=== PASSAGE TO READ ===

Wodonga TAFE Radio was an Australian radio station in Victoria. First broadcast in November 2005, it broadcast a rock music college radio format from the Wodonga Institute of TAFE to the surrounding Albury/Wodonga area. Complementing the institute's Diploma in Broadcasting, the station was staffed entirely by students undertaking the course. As of 2008, the station has fallen silent.

History
Wodonga TAFE first offered as pilot course in Broadcasting in 1998 through the Open Learning scheme, becoming fully accredited in April 2000.

In October 2003, Wodonga TAFE applied to the Australian Broadcasting Authority (ABA) for a broadcasting license. The application was rejected one month later, as no licenses were available. However, in May 2004 Wodonga TAFE appealed the ABA decision, and in June a frequency became available. In September 2004, the institute was awarded a narrowcast licence, broadcasting on 87.8 FM with 1 watt of power.

Test broadcasts began in March 2005, with the station's first official broadcast commencing in May. 87.8fm Wodonga TAFE Radio was launched in November 2005 by the president of the TAFE board, in the absence of then-Victorian Minister for Education, Lynne Kosky, whose visit to Wodonga was cancelled at the last minute due to a special cabinet meeting. The station's college radio format largely consisted of rock music, with news and talk content from students undertaking the course - a format chosen after surveying students and staff at the adjoining campuses of Wodonga TAFE and La Trobe University. Live broadcasts were largely constrained to Wednesday, Thursday and Friday afternoons for most of the TAFE year, with a full day of broadcasting during TAFE open days and a full week of programming in the second last week of November.

===

▸ **SET EXERCISE 1**
Translate this sentence from the Wodonga TAFE Radio article into Spanish: "The application was rejected one month later, as no licenses were available."
▸ **SET EXERCISE 2**
Reproduce the Wodonga TAFE Radio article from "In October 2003, Wodonga" to "watt of power.", swapping "Wodonga TAFE" for "Wodonga Institute of TAFE".
▸ **SET EXERCISE 3**
Carry the Wodonga TAFE Radio article forward, picking up right after its last sentence.

=== LISTED RECORDS ===

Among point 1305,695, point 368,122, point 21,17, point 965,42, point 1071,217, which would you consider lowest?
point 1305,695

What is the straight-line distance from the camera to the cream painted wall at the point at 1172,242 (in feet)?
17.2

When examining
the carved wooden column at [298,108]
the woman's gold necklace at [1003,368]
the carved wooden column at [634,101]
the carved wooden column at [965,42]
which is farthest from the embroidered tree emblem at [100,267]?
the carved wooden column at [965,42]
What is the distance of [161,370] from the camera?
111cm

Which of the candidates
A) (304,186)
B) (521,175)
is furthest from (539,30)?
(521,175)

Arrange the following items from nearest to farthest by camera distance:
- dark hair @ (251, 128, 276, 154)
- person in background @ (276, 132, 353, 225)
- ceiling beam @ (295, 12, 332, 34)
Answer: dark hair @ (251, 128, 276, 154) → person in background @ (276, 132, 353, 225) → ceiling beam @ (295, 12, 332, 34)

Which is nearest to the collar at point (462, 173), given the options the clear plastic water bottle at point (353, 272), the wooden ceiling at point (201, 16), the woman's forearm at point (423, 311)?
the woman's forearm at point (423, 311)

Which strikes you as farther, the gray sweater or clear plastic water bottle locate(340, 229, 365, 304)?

===

▸ **EXPECTED OUTPUT 1**
La solicitud fue rechazada un mes después, ya que no había licencias disponibles.

▸ **EXPECTED OUTPUT 2**
In October 2003, Wodonga Institute of TAFE applied to the Australian Broadcasting Authority (ABA) for a broadcasting license. The application was rejected one month later, as no licenses were available. However, in May 2004 Wodonga Institute of TAFE appealed the ABA decision, and in June a frequency became available. In September 2004, the institute was awarded a narrowcast licence, broadcasting on 87.8 FM with 1 watt of power.

▸ **EXPECTED OUTPUT 3**
Before August 2007, the station suffered some issues with signal strength  due to another narrowcasting station setting up a transmitter covering the same frequency in Albury. As of August 2007, however, the station ceased transmission.

By 2008, Wodonga TAFE Radio fell silent. At the time, the station was the only in the region to broadcast media commentator and author Mike Carlton's Friday News Review, a satirical look at the week's national news stories. Many students who completed the course at Wodonga TAFE have gone on to gain roles at major regional and metropolitan stations around Australia.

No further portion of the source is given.